Example configuration

spec:
  accessPolicy:
    inbound:
      rules:
        - application: app-a
          namespace: other-namespace
          cluster: other-cluster
          permissions:
            roles:
              - "custom-role"

The above configuration grants the application app-a the role custom-role.
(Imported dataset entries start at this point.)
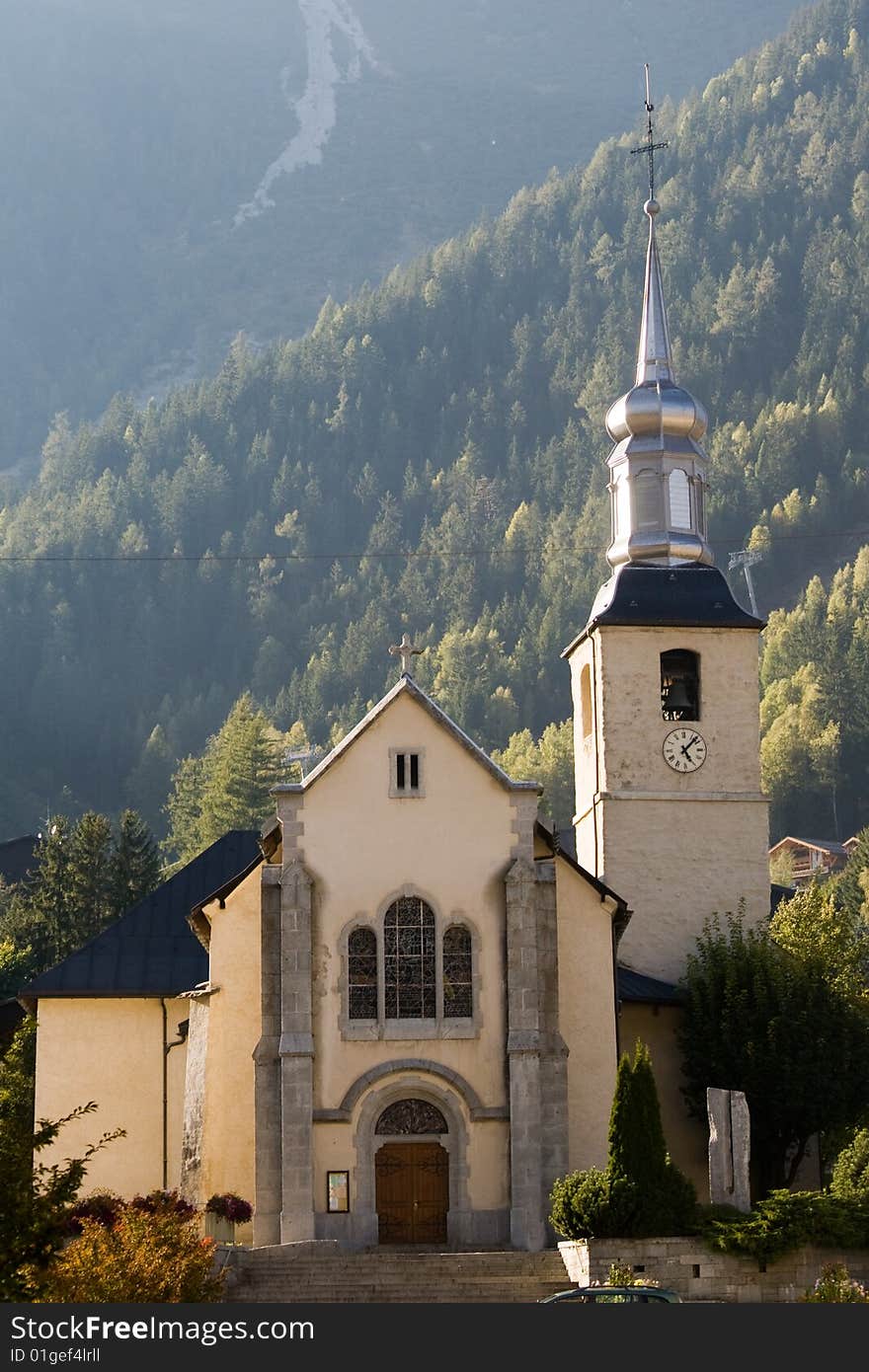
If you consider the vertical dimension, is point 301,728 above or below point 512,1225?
above

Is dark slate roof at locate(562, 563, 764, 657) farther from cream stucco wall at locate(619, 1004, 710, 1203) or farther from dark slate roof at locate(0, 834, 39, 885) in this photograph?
dark slate roof at locate(0, 834, 39, 885)

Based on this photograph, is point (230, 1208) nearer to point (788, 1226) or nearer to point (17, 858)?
point (788, 1226)

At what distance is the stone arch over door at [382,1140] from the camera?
151 ft

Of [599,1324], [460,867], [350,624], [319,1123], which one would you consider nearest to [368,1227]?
[319,1123]

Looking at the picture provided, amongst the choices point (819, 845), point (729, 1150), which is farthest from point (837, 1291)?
point (819, 845)

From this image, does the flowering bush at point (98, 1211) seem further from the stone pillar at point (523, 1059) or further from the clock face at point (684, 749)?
the clock face at point (684, 749)

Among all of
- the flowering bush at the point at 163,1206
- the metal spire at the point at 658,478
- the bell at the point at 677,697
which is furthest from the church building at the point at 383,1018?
the metal spire at the point at 658,478

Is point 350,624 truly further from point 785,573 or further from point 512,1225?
point 512,1225

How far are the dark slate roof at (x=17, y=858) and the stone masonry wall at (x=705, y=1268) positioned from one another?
257 feet

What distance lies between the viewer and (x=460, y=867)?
47.6 m

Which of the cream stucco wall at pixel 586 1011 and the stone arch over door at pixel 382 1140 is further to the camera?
the cream stucco wall at pixel 586 1011

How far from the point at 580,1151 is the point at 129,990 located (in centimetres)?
1171

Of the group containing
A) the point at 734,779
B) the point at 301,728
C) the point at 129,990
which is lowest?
the point at 129,990

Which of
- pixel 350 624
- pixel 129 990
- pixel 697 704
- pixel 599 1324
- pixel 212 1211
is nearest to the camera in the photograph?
pixel 599 1324
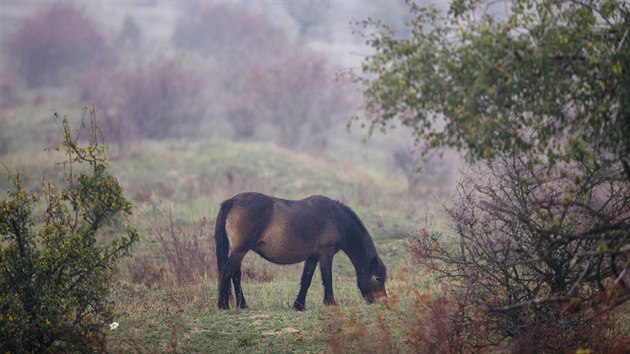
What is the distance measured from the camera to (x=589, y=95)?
258 inches

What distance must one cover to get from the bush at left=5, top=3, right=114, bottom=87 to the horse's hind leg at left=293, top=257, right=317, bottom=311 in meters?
56.7

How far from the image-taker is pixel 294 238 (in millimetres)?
11281

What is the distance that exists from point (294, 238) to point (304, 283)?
2.53 ft

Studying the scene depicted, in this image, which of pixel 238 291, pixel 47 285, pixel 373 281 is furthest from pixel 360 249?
pixel 47 285

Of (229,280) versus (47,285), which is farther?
(229,280)

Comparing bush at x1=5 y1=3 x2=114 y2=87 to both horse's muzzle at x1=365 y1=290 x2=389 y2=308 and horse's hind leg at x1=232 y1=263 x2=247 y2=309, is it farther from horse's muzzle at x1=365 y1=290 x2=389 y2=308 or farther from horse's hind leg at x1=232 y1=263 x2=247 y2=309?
horse's muzzle at x1=365 y1=290 x2=389 y2=308

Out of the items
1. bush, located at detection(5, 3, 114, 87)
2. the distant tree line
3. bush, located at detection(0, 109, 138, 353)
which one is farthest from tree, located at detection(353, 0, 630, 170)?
bush, located at detection(5, 3, 114, 87)

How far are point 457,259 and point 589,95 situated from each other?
3197 millimetres

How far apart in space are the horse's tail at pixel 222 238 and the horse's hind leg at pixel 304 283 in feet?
4.32

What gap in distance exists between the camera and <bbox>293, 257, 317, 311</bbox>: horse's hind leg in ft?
36.7

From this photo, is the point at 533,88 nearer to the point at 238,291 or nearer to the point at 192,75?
the point at 238,291

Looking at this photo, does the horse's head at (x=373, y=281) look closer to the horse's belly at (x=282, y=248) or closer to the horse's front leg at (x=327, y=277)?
the horse's front leg at (x=327, y=277)

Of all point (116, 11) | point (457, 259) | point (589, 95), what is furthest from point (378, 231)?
point (116, 11)

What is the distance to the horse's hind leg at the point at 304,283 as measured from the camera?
1120 cm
Example decoded client credentials token
{
  "aud": "8a5...",
  "iss": "https://login.microsoftonline.com/.../v2.0",
  "iat": 1624957347,
  "nbf": 1624957347,
  "exp": 1624961247,
  "aio": "E2Z...",
  "azp": "e37...",
  "azpacr": "1",
  "oid": "933...",
  "rh": "0.AS...",
  "roles": [
    "access_as_application",
    "custom-role"
  ],
  "sub": "933...",
  "tid": "623...",
  "uti": "kbG...",
  "ver": "2.0"
}

Info

Any custom roles granted will appear in the roles claim, which is an array of strings.

Users

By default, all users within the tenant are allowed to log in to your application. This behaviour is toggleable:

spec:
  azure:
    application:
      enabled: true
      allowAllUsers: true

Groups

For some use cases, it is desirable to restrict access to smaller groups of users.
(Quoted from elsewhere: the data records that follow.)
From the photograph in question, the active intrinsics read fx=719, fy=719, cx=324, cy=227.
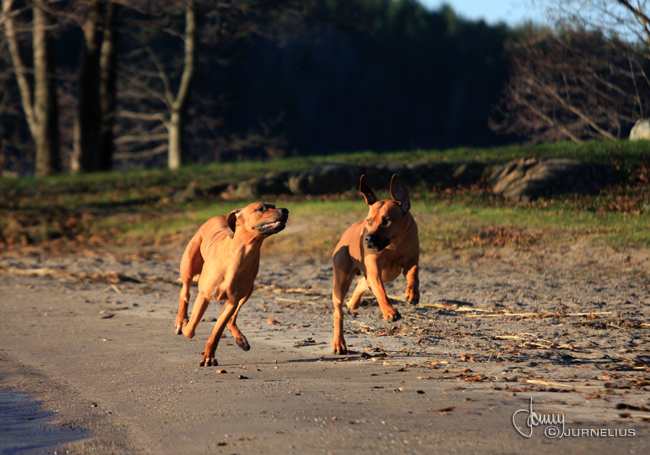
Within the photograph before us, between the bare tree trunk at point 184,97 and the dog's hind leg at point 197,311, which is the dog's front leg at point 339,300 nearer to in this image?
the dog's hind leg at point 197,311

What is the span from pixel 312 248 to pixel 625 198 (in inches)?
269

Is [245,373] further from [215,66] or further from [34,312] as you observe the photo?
[215,66]

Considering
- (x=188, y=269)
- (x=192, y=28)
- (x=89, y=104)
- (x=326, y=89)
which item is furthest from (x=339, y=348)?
(x=326, y=89)

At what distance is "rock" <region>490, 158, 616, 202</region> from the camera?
16109 mm

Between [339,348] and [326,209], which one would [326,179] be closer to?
[326,209]

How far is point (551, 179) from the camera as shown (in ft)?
53.2

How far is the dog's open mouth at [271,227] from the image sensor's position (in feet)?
17.9

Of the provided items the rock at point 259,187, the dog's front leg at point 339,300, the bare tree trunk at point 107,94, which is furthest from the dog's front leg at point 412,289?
the bare tree trunk at point 107,94

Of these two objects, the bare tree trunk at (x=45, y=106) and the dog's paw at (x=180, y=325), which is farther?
the bare tree trunk at (x=45, y=106)

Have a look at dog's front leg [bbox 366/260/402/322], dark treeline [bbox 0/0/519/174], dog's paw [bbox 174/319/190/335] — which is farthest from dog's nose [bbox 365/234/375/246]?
dark treeline [bbox 0/0/519/174]

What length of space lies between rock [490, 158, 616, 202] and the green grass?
0.37 meters

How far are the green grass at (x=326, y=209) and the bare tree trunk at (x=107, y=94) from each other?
119 inches

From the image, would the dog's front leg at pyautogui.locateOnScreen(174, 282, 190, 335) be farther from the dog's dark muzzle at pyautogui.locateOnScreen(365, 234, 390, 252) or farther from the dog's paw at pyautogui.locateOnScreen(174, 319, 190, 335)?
the dog's dark muzzle at pyautogui.locateOnScreen(365, 234, 390, 252)

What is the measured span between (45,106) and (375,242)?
71.1 feet
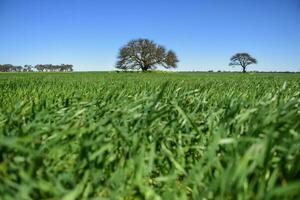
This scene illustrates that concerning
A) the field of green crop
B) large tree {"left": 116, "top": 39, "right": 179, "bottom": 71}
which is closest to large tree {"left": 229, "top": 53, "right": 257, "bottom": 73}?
large tree {"left": 116, "top": 39, "right": 179, "bottom": 71}

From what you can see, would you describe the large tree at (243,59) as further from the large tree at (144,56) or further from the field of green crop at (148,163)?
the field of green crop at (148,163)

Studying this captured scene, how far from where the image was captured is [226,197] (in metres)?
1.47

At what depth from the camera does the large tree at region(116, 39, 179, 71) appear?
284ft

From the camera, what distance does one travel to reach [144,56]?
287ft

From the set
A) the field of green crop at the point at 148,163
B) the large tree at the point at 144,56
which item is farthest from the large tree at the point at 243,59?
the field of green crop at the point at 148,163

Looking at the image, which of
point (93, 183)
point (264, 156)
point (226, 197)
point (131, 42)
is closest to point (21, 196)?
point (93, 183)

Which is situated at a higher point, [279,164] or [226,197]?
[279,164]

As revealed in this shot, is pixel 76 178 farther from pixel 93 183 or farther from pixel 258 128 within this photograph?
pixel 258 128

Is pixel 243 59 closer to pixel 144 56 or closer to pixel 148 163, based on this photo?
pixel 144 56

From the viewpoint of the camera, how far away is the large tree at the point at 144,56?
86.4 meters

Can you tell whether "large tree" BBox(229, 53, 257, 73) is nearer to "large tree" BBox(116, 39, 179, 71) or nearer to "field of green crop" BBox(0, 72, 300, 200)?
"large tree" BBox(116, 39, 179, 71)

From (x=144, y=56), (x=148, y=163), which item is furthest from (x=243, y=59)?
(x=148, y=163)

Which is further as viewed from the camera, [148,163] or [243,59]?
[243,59]

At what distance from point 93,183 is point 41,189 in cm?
24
This can be done by disallowing all users and explicitly declaring which groups are allowed to access the application:

spec:
  azure:
    application:
      enabled: true
      allowAllUsers: false
      claims:
        groups:
          - id: "<object ID of group in Azure AD>"

Warning

Ensure that the object ID for the group is valid, and that the group actually exists in Azure AD.

Non-existing groups will be skipped.

Azure AD will now only allow sign-ins and token exchanges with the on-behalf-of flow if a given user is a direct member of at least one of the groups declared.

This also controls the groups claim for a user token.